And now, behold them both, in Tadoussac! old André and his dog, Pierre, le brave, or was it Pierre's son?—lean-ribbed, thin-haunched and tragic-eyed, with fell of wolf, Pierre! How well they all remembered him, le brave! The frosts were in his bones, oh, long ere this; so Pierre's offspring, then?—as large as life! And André, too, old guide and voyageur!
Of notches six times ten had André cut within the shaft of one great pine that sings above that wonderful caprice of pool, and quiet river reach, and torrent wild, men long have called the Upper Saguenay. That very day when his boy's heart beat wild to suffocation, as upon the bank he landed his first salmon—nom de Dieu, no sunset glow e'er equalled in his eyes that palpitant and silver-scalèd mass of vibrant rose!—the sap from that first notch had oozed; and now they said in Tadoussac that André never knew his age!
Oh, fools! What matter of a few years more or less? He counted all his years by his heart's youth, as here he was in Tadoussac to prove.
"And whither away?"—"To see Mère Guillardeau?"—"To visit once again in Richelieu-en-Bas?"—"Or else Trois Rivières where long ago the maskinonge leaped for him?" "To see the Seigniory of Lamoral where lived his grandpère's seignior, lived and died?"—"A pilgrimage? Sainte Anne de Beaupré, then?"—"Or Indian Lorette just by Quebec?" The questions multiplied. "Come, tell us all." And André told them all.
"'Tis true," he said, "that there upon the Upper Saguenay strange tales are rife. From o'er the distant sea the English came to camp within the wilds, and I was guide. I listened to their tales whene'er the camp-fire crackled and the snow, the feather-snow that melted from the pines, fell hissing on the glowing arch of logs."
How André loved that sound! How dear to him was that one time in all the year's full round, when freeze the nights, the sap grows chill and numb; when warms the rising sun at early dawn and that sweet ichor runs! It kept him young; within him stirred his youthful forest hopes and joys with that first mounting life. And loud he laughed, nor gave the secret of his youth, his woodsman's lasting joys.
He told them how with mien impassive he had listened well, reflected long on what the English said, till May clouds, mirrored in the darkling pools, foreshadowed substance for those haunting dreams of glories human eyes had never seen; for far away upon the Lake there stood a city marvellous, the English said,—and they to André never yet had lied,—and who beheld it saw with naked eye the glories of the New Jerusalem.

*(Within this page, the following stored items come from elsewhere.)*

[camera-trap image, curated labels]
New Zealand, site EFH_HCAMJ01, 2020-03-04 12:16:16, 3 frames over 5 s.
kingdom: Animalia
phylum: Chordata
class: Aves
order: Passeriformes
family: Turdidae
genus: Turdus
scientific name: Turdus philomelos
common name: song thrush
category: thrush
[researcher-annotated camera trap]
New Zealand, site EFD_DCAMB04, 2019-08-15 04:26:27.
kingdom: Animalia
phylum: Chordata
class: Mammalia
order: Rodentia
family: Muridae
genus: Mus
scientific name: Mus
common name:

And André, marking how the little runs were earlier loosened from their icy chains, how soft beneath the black and sodden leaves the water trickled free with here and there a bubble rising, proving spring had come—old André, listening so, the echo caught of that far song of storm-tossed Michigan as its wild waters, mingling with the rest, pursued their steady seaward course and swept with undertones enticing past the gorge of Saguenay and sang in André's ear:
"Viens, viens, tu trouveras
Là bas, là bas,
Le royaume cher et merveilleux
Du bon Dieu."
What wonder that his simple woodsman's heart was moved to quick response! That ere one moon had waxed and waned his dugout was prepared for its long journey inland, west by south, along the waterway of two great Lands! He showed it now in Tadoussac with pride: this fruit of two Canadian winters' toil. Its ample hull was shiny black with age. Its prow sharp-nosed and long to cleave, pike-like, the rapids' wave, capricious, treacherous. Its stern was truncated like tail of duck, the waters never closed but on it pressed, and sped it on the river's lower course.